Aujourd'hui encore, si le néonazisme survit en Allemagne c'est avant tout sur les territoires de l'ancienne RDA. Ce n'est pas un hasard.
Connaître l'histoire
Les socialo-communistes de notre époque ne sont pas des adeptes du nazisme, bien au contraire. Ils ont reçu comme tout le monde l'enseignement de la vérité officielle selon laquelle nazisme et communisme se sont combattus historiquement parce qu'ils étaient l'opposé l'un de l'autre. Il n'empêche que cette thèse est fausse.
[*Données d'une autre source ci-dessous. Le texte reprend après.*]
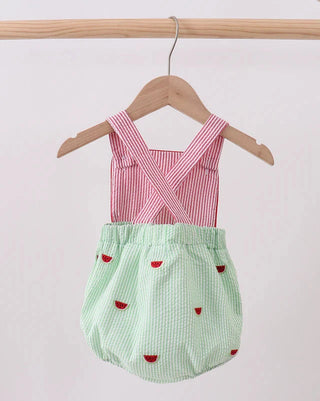 Baby romper with red top and green bottom on a hanger against a white background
Le passé brosse un portrait nettement plus nuancé des relations entre deux idéologies apparentées.
Aussi, lorsqu'un individu mentionne que les nazis formaient un mouvement socialiste parmi tant d'autres, il n'exprime rien d'autre que les faits historiques, fussent-ils dérangeants. On peut comprendre que la gauche contemporaine se sente offusquée par une telle comparaison, mais au lieu d'intenter une action en justice pour faire taire le fauteur de trouble, elle devrait plutôt faire preuve d'humilité face à son passé... Et se livrer à davantage d'introspection.
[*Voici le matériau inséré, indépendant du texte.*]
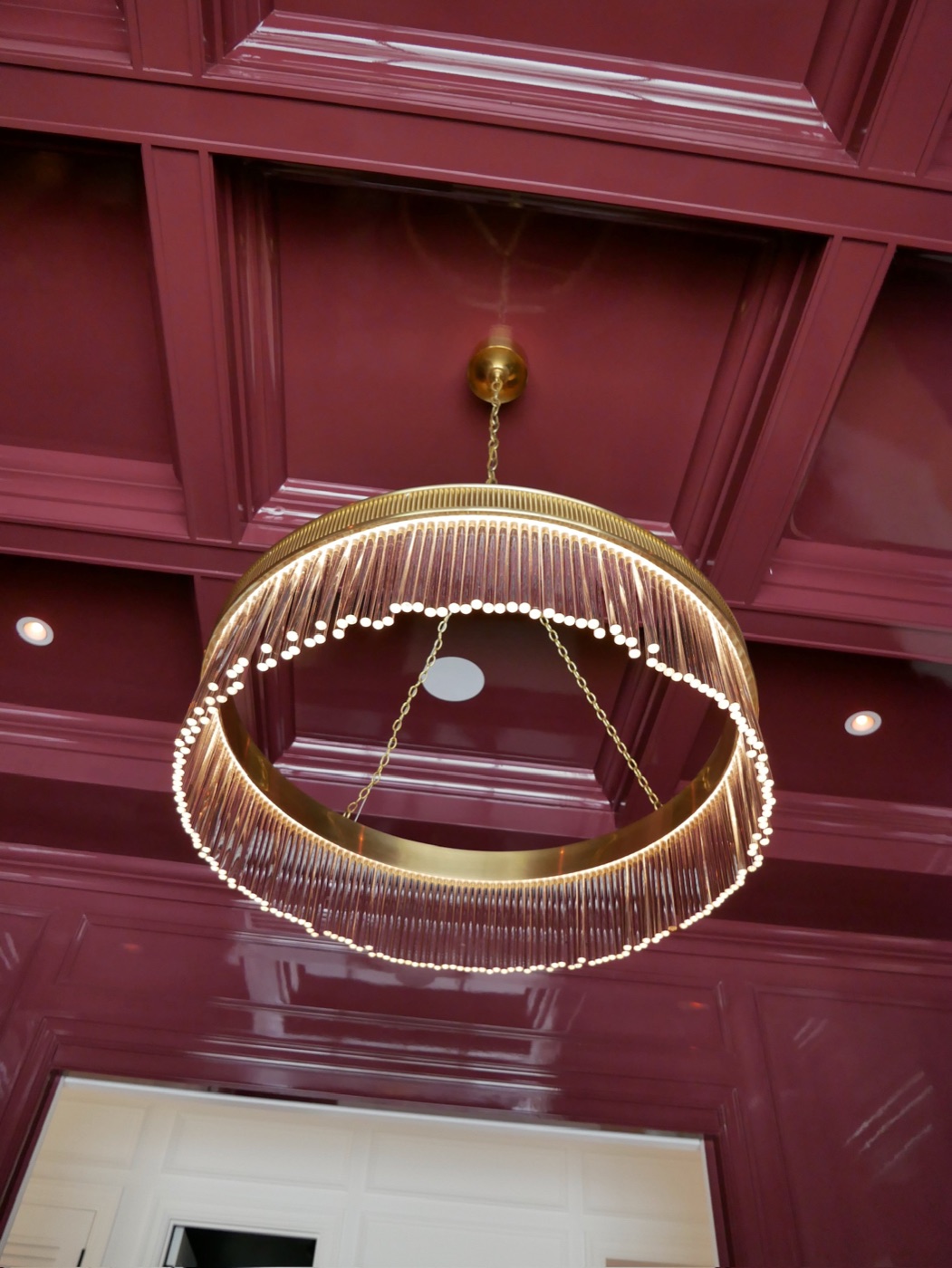 Illuminated chandelier centered beneath a glossy coffered ceiling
Peut-on espérer que la haine légitime de la gauche envers le nazisme l'amène un jour à remettre en question les objectifs politiques qu'elle a en commun avec lui?
Stéphane Montabert, 11 juillet 2014, Sur le Web
Excellent article qui montre bien la profonde parenté entre socialisme et nazisme. Mais article qui, en même temps, rend triste ou amer. Cette parenté, en effet, a été relevée dès les années trente, et depuis lors, d’innombrables ouvrages l’ont aussi relevée. Mais il n’y a rien à faire. On continue à s’ appuyer sur le mythe d’une profonde opposition entre les deux monstres du vingtième siècle. L’occident, si fier de son rationalisme, est incapable, d’une analyse lucide de ce qui s’est passé dans notre pauvre Europe.
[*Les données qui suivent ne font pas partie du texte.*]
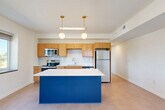 Located at 8 S Sixth St in Council Bluffs, Iowa, this one-bedroom residence offers a thoughtfully designed single-level layout. A clean, well-lit corridor with recessed lighting and crisp white walls leads to the main living areas, establishing a bright and modern aesthetic throughout.

The kitchen is a standout feature, showcasing warm honey-toned cabinetry, white subway tile backsplash, and a full suite of stainless steel appliances including a range, microwave, and refrigerator. A striking cobalt blue island with a white countertop serves as the kitchen's centerpiece, complemented by elegant brass pendant lighting overhead. A window above the kitchen area frames an outdoor view, filling the space with natural light.

The generously sized primary bedroom offers a quiet retreat, featuring plush carpeting, recessed lighting, and a window overlooking the surrounding streetscape. Multiple doorways provide access to closet space and additional rooms, offering practical storage and organization.

The dedicated laundry area is a convenient addition, housing a stacked washer and dryer unit within its own alcove, keeping household functions neatly contained. Throughout the residence, a consistent palette of white walls, light flooring, and clean lines creates a cohesive and modern living environment.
Si vous désirez une preuve historique d’une part, voici l’affiche SS, sans ambiguïté aucune, qui se revendique bien du socialisme: http://2.bp.blogspot.com/-U3Mza6IRbRs/UEYEryM4IfI/AAAAAAAADIM/Vu_uA8QZ4lo/s1600/MontWal.JPG
D’autre part, Pierre Milza, professeur d’histoire contemporaine à l’Institut d’Etudes Politiques de Paris, a formellement reconnu les racines socialistes de Mussolini:
“Le jeune Mussolini adhère aux thèses socialistes mais semble plus proche du syndicalisme révolutionnaire, largement inspiré par le sorelisme et le mazzinisme, que du dogme marxiste auquel se conforme la plus grande part des révolutionnaires et socialistes italiens. L’évolution politique et intellectuelle de Mussolini doit beaucoup à son séjour de deux ans en Suisse. Cet exil, imposé par son indigence, se révèle vite primordial dans son apprentissage de tribun et de journaliste. Intellectuel déclassé, vêtu de guenilles, Mussolini est au plus bas et survit en acceptant les petits métiers les plus rudes. Il est malgré tout introduit dans les milieux socialistes italiens en Suisse. Le jeune instituteur en rupture de ban obtient d’écrire ses premiers articles dans l’Avvenire del Lavoratore, journal socialiste dont le rédacteur en chef, Marzetto, lui ouvre les colonnes. Il rencontre surtout une égérie dans la personne d’Angelica Balabanoff, passionaria du socialisme, qui va jouer un véritable rôle de mentor. Elle lui fait acquérir une réelle éducation intellectuelle et politique qui lui permettra de gravir tous les échelons de la hiérarchie socialiste italienne, jusqu’à devenir directeur de l’Avanti, journal du parti socialiste italien.”